Keep rule sets minimal. Every rule needs to earn its place. Consider whether a CDN-level rate limit can replace multiple WAF rules at lower total cost.
6. Your Atlas tier must fit your data volume
MongoDB M10 vs M5 is a ~$27/month difference on a publicly fixed tier pricing model. The only thing blocking a downgrade is disk capacity — data accumulated from multiple products sharing a cluster. Audit your Atlas disk usage the same week you provision a new cluster, and enforce a data retention policy before you hit the ceiling.
Closing Thoughts
Multi-cloud cost optimization isn't about finding one big thing. It's about systematic attribution — tracing every cost line back to its actual cause, not the intuitive one.

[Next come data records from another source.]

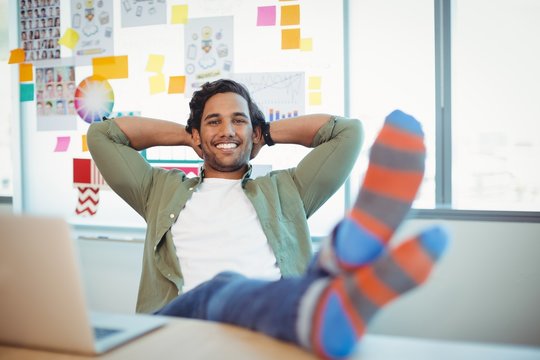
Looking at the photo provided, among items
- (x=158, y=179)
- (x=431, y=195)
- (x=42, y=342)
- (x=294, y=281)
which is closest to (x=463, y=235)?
(x=431, y=195)

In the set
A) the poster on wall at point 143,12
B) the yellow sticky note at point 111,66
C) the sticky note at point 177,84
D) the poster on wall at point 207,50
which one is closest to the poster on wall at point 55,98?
the yellow sticky note at point 111,66

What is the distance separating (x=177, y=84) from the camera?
243 centimetres

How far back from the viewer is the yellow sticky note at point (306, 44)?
87.1 inches

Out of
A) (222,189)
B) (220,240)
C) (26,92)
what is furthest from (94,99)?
(220,240)

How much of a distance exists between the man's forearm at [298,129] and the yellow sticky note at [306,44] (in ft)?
1.67

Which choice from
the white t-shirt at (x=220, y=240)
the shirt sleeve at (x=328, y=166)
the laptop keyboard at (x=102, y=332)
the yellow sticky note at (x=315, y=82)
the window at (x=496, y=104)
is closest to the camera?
the laptop keyboard at (x=102, y=332)

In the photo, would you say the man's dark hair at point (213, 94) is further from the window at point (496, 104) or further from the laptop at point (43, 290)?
the laptop at point (43, 290)

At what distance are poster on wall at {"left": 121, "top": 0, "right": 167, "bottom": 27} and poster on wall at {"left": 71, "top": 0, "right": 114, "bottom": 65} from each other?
87mm

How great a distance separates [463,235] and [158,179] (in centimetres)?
125

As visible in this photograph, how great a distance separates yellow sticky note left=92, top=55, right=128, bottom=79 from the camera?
2.53 metres

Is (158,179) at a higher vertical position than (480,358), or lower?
higher

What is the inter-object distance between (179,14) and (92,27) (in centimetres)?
50

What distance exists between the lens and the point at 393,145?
2.71 ft

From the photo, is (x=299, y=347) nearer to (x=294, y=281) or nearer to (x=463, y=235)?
(x=294, y=281)
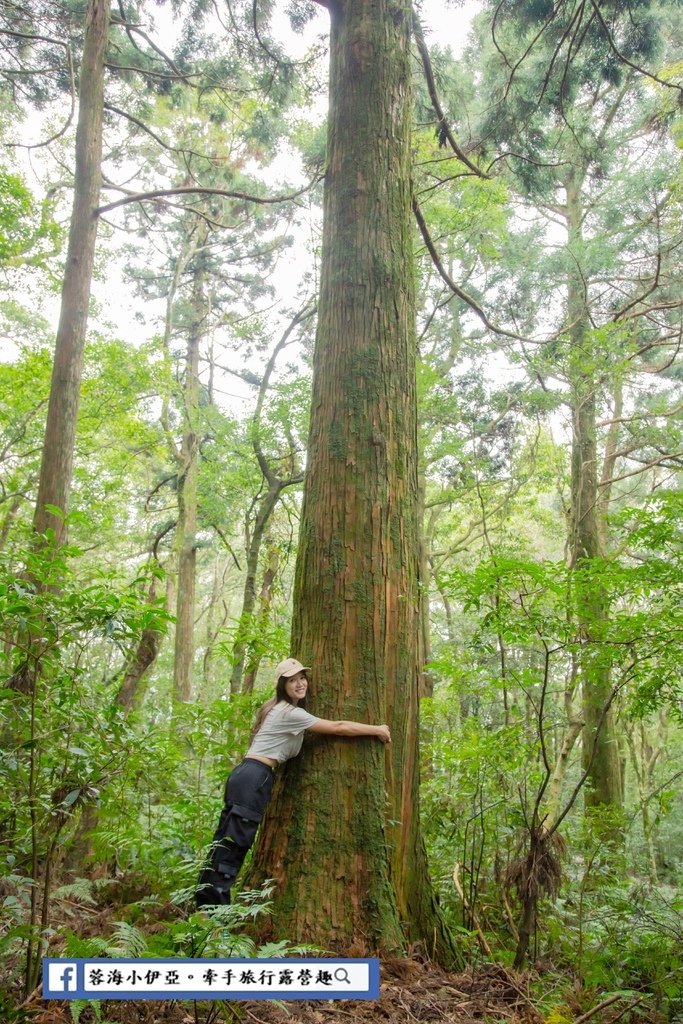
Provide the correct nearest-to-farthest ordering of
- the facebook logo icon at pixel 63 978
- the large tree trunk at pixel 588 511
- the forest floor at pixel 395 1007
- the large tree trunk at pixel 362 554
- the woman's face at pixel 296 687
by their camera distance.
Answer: the facebook logo icon at pixel 63 978
the forest floor at pixel 395 1007
the large tree trunk at pixel 362 554
the woman's face at pixel 296 687
the large tree trunk at pixel 588 511

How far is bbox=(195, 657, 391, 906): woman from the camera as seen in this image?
354 centimetres

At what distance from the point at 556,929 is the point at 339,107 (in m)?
5.71

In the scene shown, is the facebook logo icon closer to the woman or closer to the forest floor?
the forest floor

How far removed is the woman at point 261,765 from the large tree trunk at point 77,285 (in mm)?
4369

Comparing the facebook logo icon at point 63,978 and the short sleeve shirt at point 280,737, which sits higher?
the short sleeve shirt at point 280,737

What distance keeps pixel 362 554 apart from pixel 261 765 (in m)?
1.24

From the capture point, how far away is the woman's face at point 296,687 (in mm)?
3654

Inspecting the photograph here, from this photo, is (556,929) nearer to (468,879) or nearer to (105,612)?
(468,879)

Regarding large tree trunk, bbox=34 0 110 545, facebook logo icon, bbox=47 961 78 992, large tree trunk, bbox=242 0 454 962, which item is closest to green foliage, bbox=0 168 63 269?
large tree trunk, bbox=34 0 110 545

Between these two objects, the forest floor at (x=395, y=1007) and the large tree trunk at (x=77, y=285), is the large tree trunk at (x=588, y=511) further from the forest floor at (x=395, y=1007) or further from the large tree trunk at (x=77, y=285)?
the large tree trunk at (x=77, y=285)

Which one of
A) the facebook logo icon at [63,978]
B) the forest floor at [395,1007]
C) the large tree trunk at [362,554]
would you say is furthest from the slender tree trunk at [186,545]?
the facebook logo icon at [63,978]

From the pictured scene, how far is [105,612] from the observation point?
2959 millimetres

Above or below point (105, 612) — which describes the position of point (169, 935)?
below

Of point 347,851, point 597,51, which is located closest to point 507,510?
point 597,51
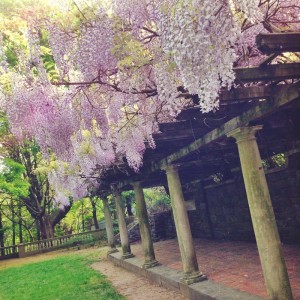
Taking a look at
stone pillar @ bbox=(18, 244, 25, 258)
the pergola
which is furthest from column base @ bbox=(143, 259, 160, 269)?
stone pillar @ bbox=(18, 244, 25, 258)

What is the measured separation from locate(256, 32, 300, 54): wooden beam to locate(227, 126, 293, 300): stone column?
1983 millimetres

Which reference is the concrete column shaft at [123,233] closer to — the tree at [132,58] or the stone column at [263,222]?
the tree at [132,58]

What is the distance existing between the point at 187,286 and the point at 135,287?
7.53ft

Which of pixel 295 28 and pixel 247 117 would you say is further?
pixel 247 117

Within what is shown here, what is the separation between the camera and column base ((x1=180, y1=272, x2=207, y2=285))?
22.7ft

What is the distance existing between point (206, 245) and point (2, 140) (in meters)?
13.9

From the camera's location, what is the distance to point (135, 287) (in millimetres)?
8625

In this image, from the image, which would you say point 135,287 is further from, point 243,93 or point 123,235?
point 243,93

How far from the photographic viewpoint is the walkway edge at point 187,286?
5613mm

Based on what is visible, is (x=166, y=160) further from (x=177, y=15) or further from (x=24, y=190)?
(x=24, y=190)

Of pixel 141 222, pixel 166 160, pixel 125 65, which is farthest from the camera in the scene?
pixel 141 222

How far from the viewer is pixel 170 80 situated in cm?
426

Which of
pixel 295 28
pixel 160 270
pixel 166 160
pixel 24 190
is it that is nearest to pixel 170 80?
pixel 295 28

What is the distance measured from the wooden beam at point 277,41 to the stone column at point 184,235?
477 centimetres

- The bots looked like a GCP + MongoDB problem. They were almost entirely an AWS CloudFront problem.
- GCP looked expensive because of bots. It was expensive because of zombie containers.
- MongoDB looked like it needed query optimization. It needed disk cleanup to allow a tier downgrade.
The methodology was simple: export billing CSVs, export access logs, pull the query profiler, compute from first principles. No specialized cost management SaaS. Just billing consoles and focused attention.
ROI: $313/month saved for roughly 10 engineering days of implementation work.